Copy each line below holding "this".

RECORDS SUPPLIED →
_ _ _
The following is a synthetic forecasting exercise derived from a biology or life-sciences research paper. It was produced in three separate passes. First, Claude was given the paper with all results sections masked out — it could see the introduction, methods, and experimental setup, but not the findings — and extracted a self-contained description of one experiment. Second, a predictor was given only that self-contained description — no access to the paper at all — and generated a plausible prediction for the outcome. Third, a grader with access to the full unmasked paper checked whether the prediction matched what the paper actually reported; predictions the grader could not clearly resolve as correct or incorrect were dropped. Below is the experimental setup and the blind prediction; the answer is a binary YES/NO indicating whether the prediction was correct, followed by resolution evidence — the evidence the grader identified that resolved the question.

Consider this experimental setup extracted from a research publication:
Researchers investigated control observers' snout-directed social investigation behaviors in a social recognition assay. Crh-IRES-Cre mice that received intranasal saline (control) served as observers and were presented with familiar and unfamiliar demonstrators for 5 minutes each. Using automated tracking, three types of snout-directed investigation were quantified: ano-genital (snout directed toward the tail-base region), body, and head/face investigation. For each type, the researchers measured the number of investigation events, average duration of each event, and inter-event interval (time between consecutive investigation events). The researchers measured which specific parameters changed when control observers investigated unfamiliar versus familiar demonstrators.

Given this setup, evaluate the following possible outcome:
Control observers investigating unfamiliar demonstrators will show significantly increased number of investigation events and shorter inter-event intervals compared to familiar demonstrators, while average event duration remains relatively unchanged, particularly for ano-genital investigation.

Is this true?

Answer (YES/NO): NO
_ _ _
TASK RESULT →
Consider this experimental setup extracted from a research publication:
Given this setup, evaluate the following possible outcome:
Is this true?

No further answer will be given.